Eau et traitements : ce qui a changé sur les parcours
L'arrosage est le premier poste environnemental d'un parcours. Les étés secs et les restrictions cantonales ont fait plus que les discours.
Le golf occupe du terrain, consomme de l’eau et utilise des traitements, et la profession l’entend depuis vingt ans. Ce qui a changé sur les parcours romands est plus instructif que le débat, et l’essentiel se voit sur ceux que vous jouez déjà.
Où part l’eau
L’arrosage est le premier poste environnemental d’un parcours et celui sur lequel les intendants ont le plus travaillé. Fairways qui jaunissent sur les bords en août, roughs qu’on n’arrose plus, arroseurs réglés en secteur : ce sont les signes d’un parcours qui a cessé d’arroser là où personne ne joue.
Les étés secs et les restrictions cantonales de prélèvement ont poussé le mouvement plus vite que n’importe quelle déclaration d’intention : plusieurs clubs romands ont dû démontrer qu’ils pouvaient réduire, et l’ont fait.
Le jaune n’est pas de la négligence
Un fairway ferme et doré roule davantage, se draine mieux et demande moins d’eau et moins de fongicide.

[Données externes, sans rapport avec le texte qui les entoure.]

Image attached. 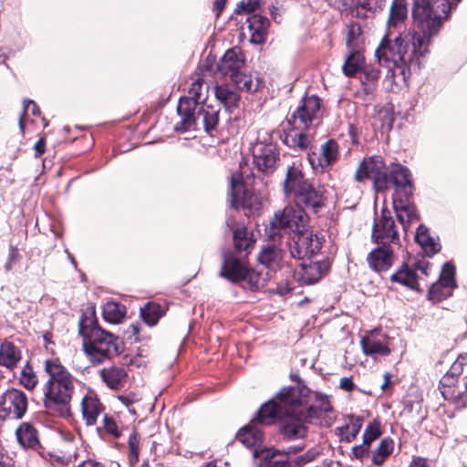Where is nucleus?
I'll use <instances>...</instances> for the list:
<instances>
[{
	"label": "nucleus",
	"instance_id": "obj_23",
	"mask_svg": "<svg viewBox=\"0 0 467 467\" xmlns=\"http://www.w3.org/2000/svg\"><path fill=\"white\" fill-rule=\"evenodd\" d=\"M394 259L392 245L380 244L368 254L367 262L372 270L379 273L389 270Z\"/></svg>",
	"mask_w": 467,
	"mask_h": 467
},
{
	"label": "nucleus",
	"instance_id": "obj_50",
	"mask_svg": "<svg viewBox=\"0 0 467 467\" xmlns=\"http://www.w3.org/2000/svg\"><path fill=\"white\" fill-rule=\"evenodd\" d=\"M23 109L24 113L20 116L19 119V128L21 131H24L25 130V124H24V116L26 115L29 111H31L32 115L34 116H39L40 115V109L38 106L31 99H25L23 102Z\"/></svg>",
	"mask_w": 467,
	"mask_h": 467
},
{
	"label": "nucleus",
	"instance_id": "obj_9",
	"mask_svg": "<svg viewBox=\"0 0 467 467\" xmlns=\"http://www.w3.org/2000/svg\"><path fill=\"white\" fill-rule=\"evenodd\" d=\"M291 379L296 381V386L282 388L276 394V400L286 414L300 416V410H304L310 402L311 390L299 379L298 376L291 375Z\"/></svg>",
	"mask_w": 467,
	"mask_h": 467
},
{
	"label": "nucleus",
	"instance_id": "obj_34",
	"mask_svg": "<svg viewBox=\"0 0 467 467\" xmlns=\"http://www.w3.org/2000/svg\"><path fill=\"white\" fill-rule=\"evenodd\" d=\"M21 358V350L14 343L4 341L0 345V366L13 369L17 366Z\"/></svg>",
	"mask_w": 467,
	"mask_h": 467
},
{
	"label": "nucleus",
	"instance_id": "obj_56",
	"mask_svg": "<svg viewBox=\"0 0 467 467\" xmlns=\"http://www.w3.org/2000/svg\"><path fill=\"white\" fill-rule=\"evenodd\" d=\"M103 426L104 429L110 434H112L115 437L120 436V431H119V427L115 420L109 417L108 415H105L103 418Z\"/></svg>",
	"mask_w": 467,
	"mask_h": 467
},
{
	"label": "nucleus",
	"instance_id": "obj_64",
	"mask_svg": "<svg viewBox=\"0 0 467 467\" xmlns=\"http://www.w3.org/2000/svg\"><path fill=\"white\" fill-rule=\"evenodd\" d=\"M418 274V272H420L423 275H428V270L430 267V264L425 261H418L412 265Z\"/></svg>",
	"mask_w": 467,
	"mask_h": 467
},
{
	"label": "nucleus",
	"instance_id": "obj_33",
	"mask_svg": "<svg viewBox=\"0 0 467 467\" xmlns=\"http://www.w3.org/2000/svg\"><path fill=\"white\" fill-rule=\"evenodd\" d=\"M99 376L106 386L111 389L122 388L127 379L125 369L116 366L103 368L99 370Z\"/></svg>",
	"mask_w": 467,
	"mask_h": 467
},
{
	"label": "nucleus",
	"instance_id": "obj_13",
	"mask_svg": "<svg viewBox=\"0 0 467 467\" xmlns=\"http://www.w3.org/2000/svg\"><path fill=\"white\" fill-rule=\"evenodd\" d=\"M26 395L20 389H9L0 396V419L20 420L27 410Z\"/></svg>",
	"mask_w": 467,
	"mask_h": 467
},
{
	"label": "nucleus",
	"instance_id": "obj_60",
	"mask_svg": "<svg viewBox=\"0 0 467 467\" xmlns=\"http://www.w3.org/2000/svg\"><path fill=\"white\" fill-rule=\"evenodd\" d=\"M118 399L121 401L122 404H124L127 407L139 400V398L135 393L120 395L118 397Z\"/></svg>",
	"mask_w": 467,
	"mask_h": 467
},
{
	"label": "nucleus",
	"instance_id": "obj_40",
	"mask_svg": "<svg viewBox=\"0 0 467 467\" xmlns=\"http://www.w3.org/2000/svg\"><path fill=\"white\" fill-rule=\"evenodd\" d=\"M16 435L24 448L36 449L39 444L36 430L28 422H23L16 429Z\"/></svg>",
	"mask_w": 467,
	"mask_h": 467
},
{
	"label": "nucleus",
	"instance_id": "obj_17",
	"mask_svg": "<svg viewBox=\"0 0 467 467\" xmlns=\"http://www.w3.org/2000/svg\"><path fill=\"white\" fill-rule=\"evenodd\" d=\"M289 253L291 257L296 260H303L306 257H310L320 248L317 238L314 237L313 234L306 231V228L289 236Z\"/></svg>",
	"mask_w": 467,
	"mask_h": 467
},
{
	"label": "nucleus",
	"instance_id": "obj_21",
	"mask_svg": "<svg viewBox=\"0 0 467 467\" xmlns=\"http://www.w3.org/2000/svg\"><path fill=\"white\" fill-rule=\"evenodd\" d=\"M455 267L451 263H445L442 266L439 282L432 285L429 290V295L433 300H441L451 295L455 284Z\"/></svg>",
	"mask_w": 467,
	"mask_h": 467
},
{
	"label": "nucleus",
	"instance_id": "obj_47",
	"mask_svg": "<svg viewBox=\"0 0 467 467\" xmlns=\"http://www.w3.org/2000/svg\"><path fill=\"white\" fill-rule=\"evenodd\" d=\"M19 380L22 386L29 390L36 386L38 382L37 377L28 363L22 368Z\"/></svg>",
	"mask_w": 467,
	"mask_h": 467
},
{
	"label": "nucleus",
	"instance_id": "obj_22",
	"mask_svg": "<svg viewBox=\"0 0 467 467\" xmlns=\"http://www.w3.org/2000/svg\"><path fill=\"white\" fill-rule=\"evenodd\" d=\"M328 269L327 261L302 263L299 268L295 270V277L302 285H313L326 275Z\"/></svg>",
	"mask_w": 467,
	"mask_h": 467
},
{
	"label": "nucleus",
	"instance_id": "obj_19",
	"mask_svg": "<svg viewBox=\"0 0 467 467\" xmlns=\"http://www.w3.org/2000/svg\"><path fill=\"white\" fill-rule=\"evenodd\" d=\"M360 28L356 26H351L347 35L346 42L350 53L346 57L345 63L342 67L343 73L347 77H353L364 68L365 58L357 49Z\"/></svg>",
	"mask_w": 467,
	"mask_h": 467
},
{
	"label": "nucleus",
	"instance_id": "obj_42",
	"mask_svg": "<svg viewBox=\"0 0 467 467\" xmlns=\"http://www.w3.org/2000/svg\"><path fill=\"white\" fill-rule=\"evenodd\" d=\"M102 314L107 322L118 324L125 316V306L117 302L109 301L103 305Z\"/></svg>",
	"mask_w": 467,
	"mask_h": 467
},
{
	"label": "nucleus",
	"instance_id": "obj_53",
	"mask_svg": "<svg viewBox=\"0 0 467 467\" xmlns=\"http://www.w3.org/2000/svg\"><path fill=\"white\" fill-rule=\"evenodd\" d=\"M261 80L256 79L255 81H254L250 75L245 74V77H244V81L242 83L241 89L247 92H254L257 91L261 88Z\"/></svg>",
	"mask_w": 467,
	"mask_h": 467
},
{
	"label": "nucleus",
	"instance_id": "obj_55",
	"mask_svg": "<svg viewBox=\"0 0 467 467\" xmlns=\"http://www.w3.org/2000/svg\"><path fill=\"white\" fill-rule=\"evenodd\" d=\"M362 88L358 91V96L365 101L370 100L376 92L377 86H374V84H361Z\"/></svg>",
	"mask_w": 467,
	"mask_h": 467
},
{
	"label": "nucleus",
	"instance_id": "obj_25",
	"mask_svg": "<svg viewBox=\"0 0 467 467\" xmlns=\"http://www.w3.org/2000/svg\"><path fill=\"white\" fill-rule=\"evenodd\" d=\"M249 275V269L244 262L233 254H224L220 276L237 283L245 280Z\"/></svg>",
	"mask_w": 467,
	"mask_h": 467
},
{
	"label": "nucleus",
	"instance_id": "obj_32",
	"mask_svg": "<svg viewBox=\"0 0 467 467\" xmlns=\"http://www.w3.org/2000/svg\"><path fill=\"white\" fill-rule=\"evenodd\" d=\"M103 407L94 394H87L81 401V412L87 425L96 424L98 417L101 414Z\"/></svg>",
	"mask_w": 467,
	"mask_h": 467
},
{
	"label": "nucleus",
	"instance_id": "obj_35",
	"mask_svg": "<svg viewBox=\"0 0 467 467\" xmlns=\"http://www.w3.org/2000/svg\"><path fill=\"white\" fill-rule=\"evenodd\" d=\"M285 253L275 246H266L262 249L258 255V261L271 271H275L281 267Z\"/></svg>",
	"mask_w": 467,
	"mask_h": 467
},
{
	"label": "nucleus",
	"instance_id": "obj_10",
	"mask_svg": "<svg viewBox=\"0 0 467 467\" xmlns=\"http://www.w3.org/2000/svg\"><path fill=\"white\" fill-rule=\"evenodd\" d=\"M307 216L299 206H286L282 212L276 213L271 221L273 234H287L289 236L306 227Z\"/></svg>",
	"mask_w": 467,
	"mask_h": 467
},
{
	"label": "nucleus",
	"instance_id": "obj_43",
	"mask_svg": "<svg viewBox=\"0 0 467 467\" xmlns=\"http://www.w3.org/2000/svg\"><path fill=\"white\" fill-rule=\"evenodd\" d=\"M394 449V441L390 438H384L374 451L372 455L373 464L379 466L392 453Z\"/></svg>",
	"mask_w": 467,
	"mask_h": 467
},
{
	"label": "nucleus",
	"instance_id": "obj_41",
	"mask_svg": "<svg viewBox=\"0 0 467 467\" xmlns=\"http://www.w3.org/2000/svg\"><path fill=\"white\" fill-rule=\"evenodd\" d=\"M415 239L429 256L437 254L441 250V244L434 237L431 236L428 229L422 224L418 226Z\"/></svg>",
	"mask_w": 467,
	"mask_h": 467
},
{
	"label": "nucleus",
	"instance_id": "obj_6",
	"mask_svg": "<svg viewBox=\"0 0 467 467\" xmlns=\"http://www.w3.org/2000/svg\"><path fill=\"white\" fill-rule=\"evenodd\" d=\"M203 80L197 78L191 84L188 95L180 99L177 113L181 117V121L175 125V130L182 132L191 130L194 124V119L192 118L193 110L205 104L208 98V86L203 88Z\"/></svg>",
	"mask_w": 467,
	"mask_h": 467
},
{
	"label": "nucleus",
	"instance_id": "obj_31",
	"mask_svg": "<svg viewBox=\"0 0 467 467\" xmlns=\"http://www.w3.org/2000/svg\"><path fill=\"white\" fill-rule=\"evenodd\" d=\"M285 414V410L275 398L261 406L257 413V421L263 425H270Z\"/></svg>",
	"mask_w": 467,
	"mask_h": 467
},
{
	"label": "nucleus",
	"instance_id": "obj_20",
	"mask_svg": "<svg viewBox=\"0 0 467 467\" xmlns=\"http://www.w3.org/2000/svg\"><path fill=\"white\" fill-rule=\"evenodd\" d=\"M389 337L381 333L380 330L375 329L369 331L360 340L362 351L367 356H388L391 350L389 347Z\"/></svg>",
	"mask_w": 467,
	"mask_h": 467
},
{
	"label": "nucleus",
	"instance_id": "obj_38",
	"mask_svg": "<svg viewBox=\"0 0 467 467\" xmlns=\"http://www.w3.org/2000/svg\"><path fill=\"white\" fill-rule=\"evenodd\" d=\"M363 424V418L358 416H348V422L337 428V434L340 437L341 441L351 442L358 434Z\"/></svg>",
	"mask_w": 467,
	"mask_h": 467
},
{
	"label": "nucleus",
	"instance_id": "obj_18",
	"mask_svg": "<svg viewBox=\"0 0 467 467\" xmlns=\"http://www.w3.org/2000/svg\"><path fill=\"white\" fill-rule=\"evenodd\" d=\"M372 239L377 244H398L400 237L391 213L387 209H382L380 218L374 223Z\"/></svg>",
	"mask_w": 467,
	"mask_h": 467
},
{
	"label": "nucleus",
	"instance_id": "obj_62",
	"mask_svg": "<svg viewBox=\"0 0 467 467\" xmlns=\"http://www.w3.org/2000/svg\"><path fill=\"white\" fill-rule=\"evenodd\" d=\"M244 77H245V74L243 72V70H240L236 73H232L231 76H229L232 82L239 88H242V83L244 81Z\"/></svg>",
	"mask_w": 467,
	"mask_h": 467
},
{
	"label": "nucleus",
	"instance_id": "obj_5",
	"mask_svg": "<svg viewBox=\"0 0 467 467\" xmlns=\"http://www.w3.org/2000/svg\"><path fill=\"white\" fill-rule=\"evenodd\" d=\"M320 99L317 96L304 98L296 110L287 119L290 128L280 135L284 144L295 150H306L311 144V137L306 133L317 117Z\"/></svg>",
	"mask_w": 467,
	"mask_h": 467
},
{
	"label": "nucleus",
	"instance_id": "obj_30",
	"mask_svg": "<svg viewBox=\"0 0 467 467\" xmlns=\"http://www.w3.org/2000/svg\"><path fill=\"white\" fill-rule=\"evenodd\" d=\"M263 431L254 423L242 428L237 433V440L245 447L252 449L253 454L257 450L265 449L263 447Z\"/></svg>",
	"mask_w": 467,
	"mask_h": 467
},
{
	"label": "nucleus",
	"instance_id": "obj_15",
	"mask_svg": "<svg viewBox=\"0 0 467 467\" xmlns=\"http://www.w3.org/2000/svg\"><path fill=\"white\" fill-rule=\"evenodd\" d=\"M306 150L311 167L322 172L336 163L339 155L338 143L332 139L324 142L317 150L310 145Z\"/></svg>",
	"mask_w": 467,
	"mask_h": 467
},
{
	"label": "nucleus",
	"instance_id": "obj_51",
	"mask_svg": "<svg viewBox=\"0 0 467 467\" xmlns=\"http://www.w3.org/2000/svg\"><path fill=\"white\" fill-rule=\"evenodd\" d=\"M380 76V72L379 69L371 67L364 70L363 75L361 77V84H374V86H378V81Z\"/></svg>",
	"mask_w": 467,
	"mask_h": 467
},
{
	"label": "nucleus",
	"instance_id": "obj_28",
	"mask_svg": "<svg viewBox=\"0 0 467 467\" xmlns=\"http://www.w3.org/2000/svg\"><path fill=\"white\" fill-rule=\"evenodd\" d=\"M306 421L299 415L292 414L279 426V432L285 441L303 439L307 435Z\"/></svg>",
	"mask_w": 467,
	"mask_h": 467
},
{
	"label": "nucleus",
	"instance_id": "obj_12",
	"mask_svg": "<svg viewBox=\"0 0 467 467\" xmlns=\"http://www.w3.org/2000/svg\"><path fill=\"white\" fill-rule=\"evenodd\" d=\"M253 163L259 172L272 174L279 161V150L277 146L268 140V135L262 140L260 137L252 147Z\"/></svg>",
	"mask_w": 467,
	"mask_h": 467
},
{
	"label": "nucleus",
	"instance_id": "obj_29",
	"mask_svg": "<svg viewBox=\"0 0 467 467\" xmlns=\"http://www.w3.org/2000/svg\"><path fill=\"white\" fill-rule=\"evenodd\" d=\"M307 182L299 166L294 162L286 170L283 191L286 196L294 197Z\"/></svg>",
	"mask_w": 467,
	"mask_h": 467
},
{
	"label": "nucleus",
	"instance_id": "obj_16",
	"mask_svg": "<svg viewBox=\"0 0 467 467\" xmlns=\"http://www.w3.org/2000/svg\"><path fill=\"white\" fill-rule=\"evenodd\" d=\"M279 455H281V450L265 448L255 451L254 458L259 459L258 465L260 467H302L313 459L309 452H306L295 458L276 460L275 457Z\"/></svg>",
	"mask_w": 467,
	"mask_h": 467
},
{
	"label": "nucleus",
	"instance_id": "obj_57",
	"mask_svg": "<svg viewBox=\"0 0 467 467\" xmlns=\"http://www.w3.org/2000/svg\"><path fill=\"white\" fill-rule=\"evenodd\" d=\"M305 444L291 445L285 449L281 450V455H285L287 458L296 455L305 450Z\"/></svg>",
	"mask_w": 467,
	"mask_h": 467
},
{
	"label": "nucleus",
	"instance_id": "obj_4",
	"mask_svg": "<svg viewBox=\"0 0 467 467\" xmlns=\"http://www.w3.org/2000/svg\"><path fill=\"white\" fill-rule=\"evenodd\" d=\"M78 332L82 337L83 351L94 365L111 359L122 351V343L119 337L98 327L93 318L85 315L78 322Z\"/></svg>",
	"mask_w": 467,
	"mask_h": 467
},
{
	"label": "nucleus",
	"instance_id": "obj_37",
	"mask_svg": "<svg viewBox=\"0 0 467 467\" xmlns=\"http://www.w3.org/2000/svg\"><path fill=\"white\" fill-rule=\"evenodd\" d=\"M252 42L259 44L265 40L269 20L260 15H253L247 18Z\"/></svg>",
	"mask_w": 467,
	"mask_h": 467
},
{
	"label": "nucleus",
	"instance_id": "obj_8",
	"mask_svg": "<svg viewBox=\"0 0 467 467\" xmlns=\"http://www.w3.org/2000/svg\"><path fill=\"white\" fill-rule=\"evenodd\" d=\"M464 366H467V352L460 354L451 366L447 373L440 381V389L443 398L451 401L457 408H464L467 405V394L462 389H456L455 383L462 373Z\"/></svg>",
	"mask_w": 467,
	"mask_h": 467
},
{
	"label": "nucleus",
	"instance_id": "obj_27",
	"mask_svg": "<svg viewBox=\"0 0 467 467\" xmlns=\"http://www.w3.org/2000/svg\"><path fill=\"white\" fill-rule=\"evenodd\" d=\"M297 203L317 213L324 206V198L321 190L317 189L311 182H307L303 189L294 196Z\"/></svg>",
	"mask_w": 467,
	"mask_h": 467
},
{
	"label": "nucleus",
	"instance_id": "obj_36",
	"mask_svg": "<svg viewBox=\"0 0 467 467\" xmlns=\"http://www.w3.org/2000/svg\"><path fill=\"white\" fill-rule=\"evenodd\" d=\"M419 275L416 273L412 265L407 264L402 265L390 276L391 282L399 283L410 289H417L419 286Z\"/></svg>",
	"mask_w": 467,
	"mask_h": 467
},
{
	"label": "nucleus",
	"instance_id": "obj_58",
	"mask_svg": "<svg viewBox=\"0 0 467 467\" xmlns=\"http://www.w3.org/2000/svg\"><path fill=\"white\" fill-rule=\"evenodd\" d=\"M129 446L130 451V455L138 460L139 458V445L136 436H130L129 440Z\"/></svg>",
	"mask_w": 467,
	"mask_h": 467
},
{
	"label": "nucleus",
	"instance_id": "obj_24",
	"mask_svg": "<svg viewBox=\"0 0 467 467\" xmlns=\"http://www.w3.org/2000/svg\"><path fill=\"white\" fill-rule=\"evenodd\" d=\"M220 109L217 106L202 104L192 112L194 124L191 130H196L200 124L206 132H211L217 128L219 123Z\"/></svg>",
	"mask_w": 467,
	"mask_h": 467
},
{
	"label": "nucleus",
	"instance_id": "obj_3",
	"mask_svg": "<svg viewBox=\"0 0 467 467\" xmlns=\"http://www.w3.org/2000/svg\"><path fill=\"white\" fill-rule=\"evenodd\" d=\"M45 369L49 378L42 389L44 407L50 412L67 416L75 391V378L57 359H47Z\"/></svg>",
	"mask_w": 467,
	"mask_h": 467
},
{
	"label": "nucleus",
	"instance_id": "obj_61",
	"mask_svg": "<svg viewBox=\"0 0 467 467\" xmlns=\"http://www.w3.org/2000/svg\"><path fill=\"white\" fill-rule=\"evenodd\" d=\"M34 150H35V157L36 158H38L40 157L42 154H44L45 150H46V140L44 137H41L36 143H35V146H34Z\"/></svg>",
	"mask_w": 467,
	"mask_h": 467
},
{
	"label": "nucleus",
	"instance_id": "obj_59",
	"mask_svg": "<svg viewBox=\"0 0 467 467\" xmlns=\"http://www.w3.org/2000/svg\"><path fill=\"white\" fill-rule=\"evenodd\" d=\"M339 387L345 391H351L356 388L351 378L344 377L340 379Z\"/></svg>",
	"mask_w": 467,
	"mask_h": 467
},
{
	"label": "nucleus",
	"instance_id": "obj_2",
	"mask_svg": "<svg viewBox=\"0 0 467 467\" xmlns=\"http://www.w3.org/2000/svg\"><path fill=\"white\" fill-rule=\"evenodd\" d=\"M357 182L370 180L377 192H384L391 187L403 194L410 193V170L400 164L392 162L386 165L379 155H374L364 159L355 173Z\"/></svg>",
	"mask_w": 467,
	"mask_h": 467
},
{
	"label": "nucleus",
	"instance_id": "obj_44",
	"mask_svg": "<svg viewBox=\"0 0 467 467\" xmlns=\"http://www.w3.org/2000/svg\"><path fill=\"white\" fill-rule=\"evenodd\" d=\"M140 315L149 326H154L162 317L163 311L160 305L149 302L140 309Z\"/></svg>",
	"mask_w": 467,
	"mask_h": 467
},
{
	"label": "nucleus",
	"instance_id": "obj_49",
	"mask_svg": "<svg viewBox=\"0 0 467 467\" xmlns=\"http://www.w3.org/2000/svg\"><path fill=\"white\" fill-rule=\"evenodd\" d=\"M381 435L380 426L378 422H370L364 433H363V441L367 445L370 446V443Z\"/></svg>",
	"mask_w": 467,
	"mask_h": 467
},
{
	"label": "nucleus",
	"instance_id": "obj_52",
	"mask_svg": "<svg viewBox=\"0 0 467 467\" xmlns=\"http://www.w3.org/2000/svg\"><path fill=\"white\" fill-rule=\"evenodd\" d=\"M260 4L261 0H244L237 5L236 12L253 13L259 7Z\"/></svg>",
	"mask_w": 467,
	"mask_h": 467
},
{
	"label": "nucleus",
	"instance_id": "obj_54",
	"mask_svg": "<svg viewBox=\"0 0 467 467\" xmlns=\"http://www.w3.org/2000/svg\"><path fill=\"white\" fill-rule=\"evenodd\" d=\"M371 4H373V0H363L358 2L356 5L357 16L363 18L368 17L371 9Z\"/></svg>",
	"mask_w": 467,
	"mask_h": 467
},
{
	"label": "nucleus",
	"instance_id": "obj_1",
	"mask_svg": "<svg viewBox=\"0 0 467 467\" xmlns=\"http://www.w3.org/2000/svg\"><path fill=\"white\" fill-rule=\"evenodd\" d=\"M451 7L450 0H416L412 10L415 28L393 36L391 27H398L408 16L405 0H393L388 32L375 51L379 64L387 67L392 77L401 76L403 80L419 71L420 58L429 53L431 39L449 19Z\"/></svg>",
	"mask_w": 467,
	"mask_h": 467
},
{
	"label": "nucleus",
	"instance_id": "obj_48",
	"mask_svg": "<svg viewBox=\"0 0 467 467\" xmlns=\"http://www.w3.org/2000/svg\"><path fill=\"white\" fill-rule=\"evenodd\" d=\"M375 118L380 122V127L382 129H390L392 127L394 115L391 109L388 107H380L377 109Z\"/></svg>",
	"mask_w": 467,
	"mask_h": 467
},
{
	"label": "nucleus",
	"instance_id": "obj_11",
	"mask_svg": "<svg viewBox=\"0 0 467 467\" xmlns=\"http://www.w3.org/2000/svg\"><path fill=\"white\" fill-rule=\"evenodd\" d=\"M244 171H241L231 177V205L236 210L243 209L247 211L248 214H254L261 208V199L258 194L244 186Z\"/></svg>",
	"mask_w": 467,
	"mask_h": 467
},
{
	"label": "nucleus",
	"instance_id": "obj_45",
	"mask_svg": "<svg viewBox=\"0 0 467 467\" xmlns=\"http://www.w3.org/2000/svg\"><path fill=\"white\" fill-rule=\"evenodd\" d=\"M234 244L235 248L239 251H246L250 248L253 240L245 227H240L234 230Z\"/></svg>",
	"mask_w": 467,
	"mask_h": 467
},
{
	"label": "nucleus",
	"instance_id": "obj_39",
	"mask_svg": "<svg viewBox=\"0 0 467 467\" xmlns=\"http://www.w3.org/2000/svg\"><path fill=\"white\" fill-rule=\"evenodd\" d=\"M215 97L228 113H231L240 101L239 94L224 85L215 86Z\"/></svg>",
	"mask_w": 467,
	"mask_h": 467
},
{
	"label": "nucleus",
	"instance_id": "obj_46",
	"mask_svg": "<svg viewBox=\"0 0 467 467\" xmlns=\"http://www.w3.org/2000/svg\"><path fill=\"white\" fill-rule=\"evenodd\" d=\"M22 255L19 252L18 247L16 244H9L7 254L4 264V270L5 273H9L14 267L18 265L21 261Z\"/></svg>",
	"mask_w": 467,
	"mask_h": 467
},
{
	"label": "nucleus",
	"instance_id": "obj_26",
	"mask_svg": "<svg viewBox=\"0 0 467 467\" xmlns=\"http://www.w3.org/2000/svg\"><path fill=\"white\" fill-rule=\"evenodd\" d=\"M244 57L238 47L228 49L217 64V70L224 77L236 73L243 69Z\"/></svg>",
	"mask_w": 467,
	"mask_h": 467
},
{
	"label": "nucleus",
	"instance_id": "obj_63",
	"mask_svg": "<svg viewBox=\"0 0 467 467\" xmlns=\"http://www.w3.org/2000/svg\"><path fill=\"white\" fill-rule=\"evenodd\" d=\"M368 449L369 446L363 442L360 445L355 446L352 451L356 458H362L368 453Z\"/></svg>",
	"mask_w": 467,
	"mask_h": 467
},
{
	"label": "nucleus",
	"instance_id": "obj_7",
	"mask_svg": "<svg viewBox=\"0 0 467 467\" xmlns=\"http://www.w3.org/2000/svg\"><path fill=\"white\" fill-rule=\"evenodd\" d=\"M310 402L304 410H300V417L304 421L330 427L336 420V414L329 397L321 392H315L313 397L310 395Z\"/></svg>",
	"mask_w": 467,
	"mask_h": 467
},
{
	"label": "nucleus",
	"instance_id": "obj_14",
	"mask_svg": "<svg viewBox=\"0 0 467 467\" xmlns=\"http://www.w3.org/2000/svg\"><path fill=\"white\" fill-rule=\"evenodd\" d=\"M412 194L413 184L411 179L410 180V193L403 194L402 192H399L397 190H394L393 194V209L405 234L410 231L412 223L420 220V215L415 205L410 202Z\"/></svg>",
	"mask_w": 467,
	"mask_h": 467
}]
</instances>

Il ressemble aussi, pour un œil habitué à la télévision, à un parcours mal tenu. Les membres qui se plaignent de la couleur sont l’un des vrais obstacles à la baisse des volumes.
Les traitements : moins, et mieux ciblés
On est passé du calendrier fixe à l’application ciblée selon la météo et la pression des maladies. Les greens restent traités parce qu’un green perdu ferme un trou pour une saison ; fairways et roughs de moins en moins. Demandez à votre intendant à quoi ressemble le programme d’aujourd’hui comparé à celui d’il y a dix ans.
Le terrain qui n’est pas en jeu
Un dix-huit trous a un tiers ou plus de sa surface hors jeu, et c’est là que se trouve la valeur écologique : roughs non fauchés, lisières, mares laissées tranquilles. Swiss Golf mène un programme environnemental pour ses clubs, et la certification internationale GEO joue le même rôle à l’échelle européenne.
Ce qu’un joueur peut faire
Peu, mais pas rien. Relever son pitch garde un green sain sans produit. Éviter la voiturette sur sol détrempé réduit le tassement, cause de la moitié des carottages dont on se plaint. Et ne pas râler devant un fairway jauni en août est une contribution réelle.
Les limites, honnêtement
Un parcours n’est pas une réserve naturelle, et un parcours d’altitude installé sur un alpage ne devient pas vertueux parce qu’il recycle son eau. La question utile n’est pas de savoir si le golf est bon pour l’environnement, mais si un parcours donné est mieux géré cette année que l’an dernier.
À demander à votre club
- D’où vient l’eau d’arrosage, et les volumes ont-ils baissé ?
- Quelle part du domaine est laissée en gestion extensive ?
- Le parcours participe-t-il au programme environnemental de Swiss Golf ou à une certification GEO ?
Les réponses en disent plus sur la gestion d’un club que n’importe quelle plaquette, et il faut bien commencer par les demander en francs et en mètres cubes plutôt qu’en intentions.